> [PROVIDED MATERIAL]:
* * *
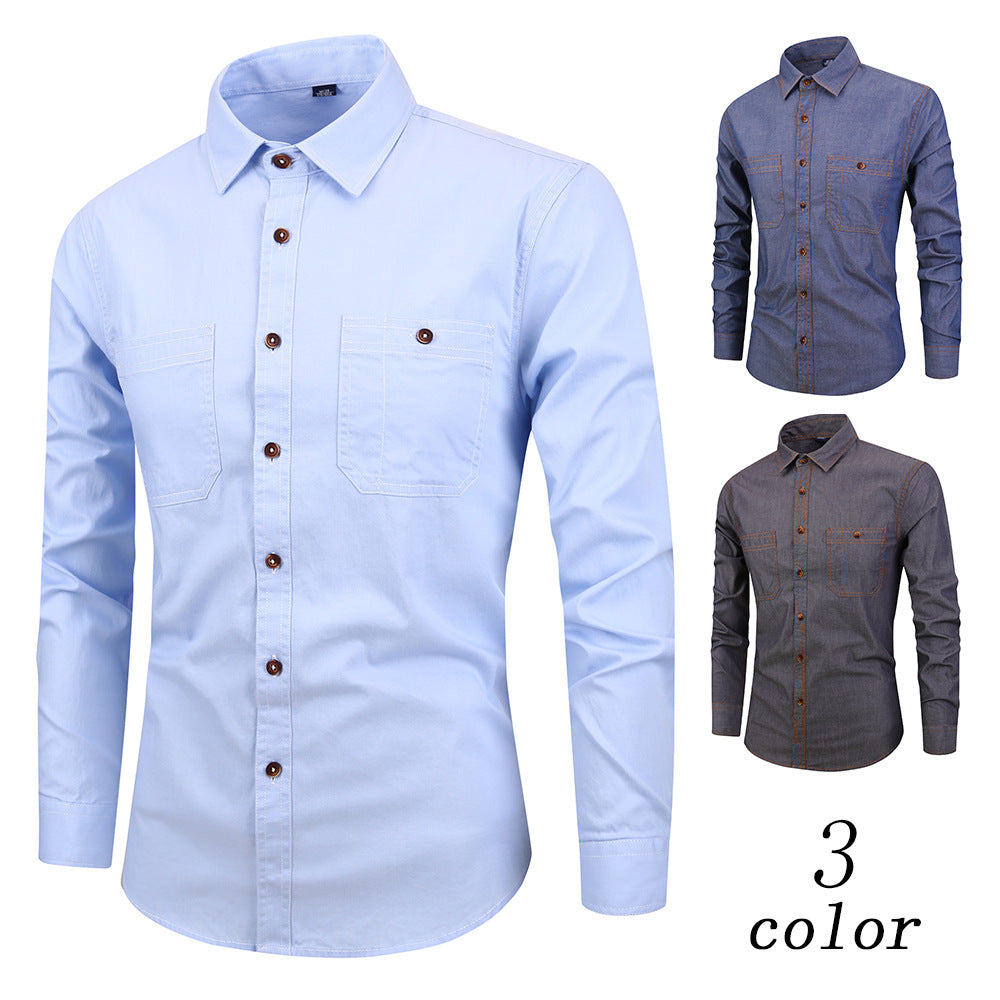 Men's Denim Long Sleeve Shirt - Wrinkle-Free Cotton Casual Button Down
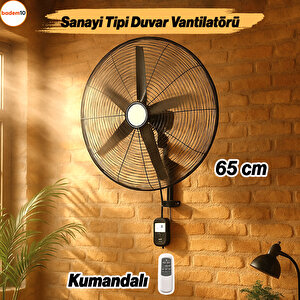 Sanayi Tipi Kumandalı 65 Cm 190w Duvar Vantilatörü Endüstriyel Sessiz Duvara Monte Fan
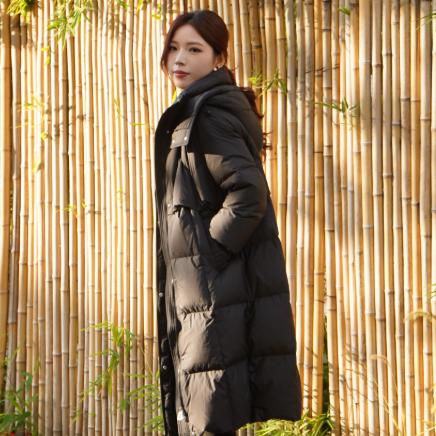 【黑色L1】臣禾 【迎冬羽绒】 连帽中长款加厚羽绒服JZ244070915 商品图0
* * *
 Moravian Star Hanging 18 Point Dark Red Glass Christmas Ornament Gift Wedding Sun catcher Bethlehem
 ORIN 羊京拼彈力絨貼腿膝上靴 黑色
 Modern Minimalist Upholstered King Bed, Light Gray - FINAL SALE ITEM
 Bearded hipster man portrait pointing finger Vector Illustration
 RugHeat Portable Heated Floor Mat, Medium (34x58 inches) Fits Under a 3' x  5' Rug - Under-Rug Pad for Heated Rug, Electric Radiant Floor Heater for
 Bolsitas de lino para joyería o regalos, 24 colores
* * *
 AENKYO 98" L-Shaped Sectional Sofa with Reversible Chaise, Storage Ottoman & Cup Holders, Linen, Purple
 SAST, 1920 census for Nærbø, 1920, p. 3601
* * *
> [GOAL OF THE EXERCISE]: Would you please copy, word for word, everything above from the line containing "ORIN 羊京拼彈力絨貼腿膝上靴 黑色" down to the line containing "Bolsitas de lino", those two lines included?

> [ANSWER TO THIS TASK]:
 ORIN 羊京拼彈力絨貼腿膝上靴 黑色
 Modern Minimalist Upholstered King Bed, Light Gray - FINAL SALE ITEM
 Bearded hipster man portrait pointing finger Vector Illustration
 RugHeat Portable Heated Floor Mat, Medium (34x58 inches) Fits Under a 3' x  5' Rug - Under-Rug Pad for Heated Rug, Electric Radiant Floor Heater for
 Bolsitas de lino para joyería o regalos, 24 colores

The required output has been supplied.